TASKS FOR THIS EXERCISE:
(a) Answer these questions using the excerpt on segmentation legends and model configurations below, marking each answer with the same numeral.
(i) In the Python legend function, what block height is set for each class?
(ii) What input width and height does the ENet configuration use?
(iii) How many classes does the FCN-8s model have, and from which dataset?
(b) Write a continuation of the excerpt on segmentation legends and model configurations below, starting after its last line.

EXCERPTED TEXT:
Display a legend showing class names and colors:

def showLegend(classes, colors):
    if classes is None or len(classes) == 0:
        return
        
    blockHeight = 30
    legend = np.zeros((blockHeight * len(colors), 200, 3), np.uint8)
    
    for i in range(len(classes)):
        block = legend[i * blockHeight:(i + 1) * blockHeight]
        block[:, :] = colors[i]
        cv.putText(block, classes[i], (0, blockHeight // 2), 
                  cv.FONT_HERSHEY_SIMPLEX, 0.5, (255, 255, 255))
    
    cv.namedWindow('Legend', cv.WINDOW_NORMAL)
    cv.imshow('Legend', legend)

# Call in main loop
showLegend(classes, colors)

C++ version:

void showLegend() {
    static const int kBlockHeight = 30;
    static Mat legend;
    if (legend.empty()) {
        const int numClasses = (int)classes.size();
        legend.create(kBlockHeight * numClasses, 200, CV_8UC3);
        for (int i = 0; i < numClasses; i++) {
            Mat block = legend.rowRange(i * kBlockHeight, (i + 1) * kBlockHeight);
            block.setTo(colors[i]);
            putText(block, classes[i], Point(0, kBlockHeight / 2), 
                   FONT_HERSHEY_SIMPLEX, 0.5, Vec3b(255, 255, 255));
        }
        namedWindow("Legend", WINDOW_NORMAL);
        imshow("Legend", legend);
    }
}

Model Configurations

ENet (Torch)

enet:
  model: "Enet-model-best.net"
  mean: [0, 0, 0]
  scale: 0.00392  # 1/255
  width: 512
  height: 256
  rgb: true
  classes: "enet-classes.txt"

Download: https://github.com/e-lab/ENet-training Classes: 20 road scene classes (Cityscapes-style)

FCN-8s (Caffe)

fcn8s:
  model: "fcn8s-heavy-pascal.caffemodel"
  config: "fcn8s-heavy-pascal.prototxt"
  mean: [0, 0, 0]
  scale: 1.0
  width: 500
  height: 500
  rgb: false

Download: http://dl.caffe.berkeleyvision.org/fcn8s-heavy-pascal.caffemodel Classes: 21 PASCAL VOC classes

FCN-ResNet101 (ONNX)

GIVEN DATA:
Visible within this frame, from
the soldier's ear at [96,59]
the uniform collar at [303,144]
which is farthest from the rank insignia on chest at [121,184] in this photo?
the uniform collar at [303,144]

RESPONSES TO THE EXERCISE:
(a)
(i) 30
(ii) A width of 512 and a height of 256
(iii) 21 classes, from PASCAL VOC

(b)
fcnresnet101:
  model: "fcn-resnet101-11.onnx"
  mean: [103.5, 116.2, 123.6]
  scale: 0.019
  width: 500
  height: 500
  rgb: false

Download: https://github.com/onnx/models (ONNX Model Zoo)

Common Segmentation Classes

Cityscapes (ENet)
PASCAL VOC (FCN)

Road scene segmentation with 20 classes:

road
sidewalk
building
wall
fence
pole
traffic light
traffic sign
vegetation
terrain
sky
person
rider
car
truck
bus
train
motorcycle
bicycle

Performance Optimization

Use GPU Acceleration

net.setPreferableBackend(cv.dnn.DNN_BACKEND_CUDA)
net.setPreferableTarget(cv.dnn.DNN_TARGET_CUDA)

Reduce Input Size

Smaller input sizes process faster but may lose detail:

# Original: 512x256
blob = cv.dnn.blobFromImage(frame, 1.0/255.0, (512, 256), [0, 0, 0], True)

# Faster: 256x128
blob = cv.dnn.blobFromImage(frame, 1.0/255.0, (256, 128), [0, 0, 0], True)

Use Efficient Models

Choose models based on speed/accuracy tradeoff:

ENet: Real-time, good for road scenes
FCN-8s: Moderate speed, high accuracy
DeepLab: Best accuracy, slower

Blending Segmentation with Original Image

Adjust the blend ratio for different visualization effects:

# Heavy segmentation overlay (90% segmentation, 10% original)
frame = (0.1 * frame + 0.9 * segm).astype(np.uint8)

# Balanced overlay (50% each)
frame = (0.5 * frame + 0.5 * segm).astype(np.uint8)

# Light segmentation overlay (30% segmentation, 70% original)
frame = (0.7 * frame + 0.3 * segm).astype(np.uint8)

# Using OpenCV addWeighted (C++/Python)
output = cv.addWeighted(frame, 0.3, segm, 0.7, 0.0)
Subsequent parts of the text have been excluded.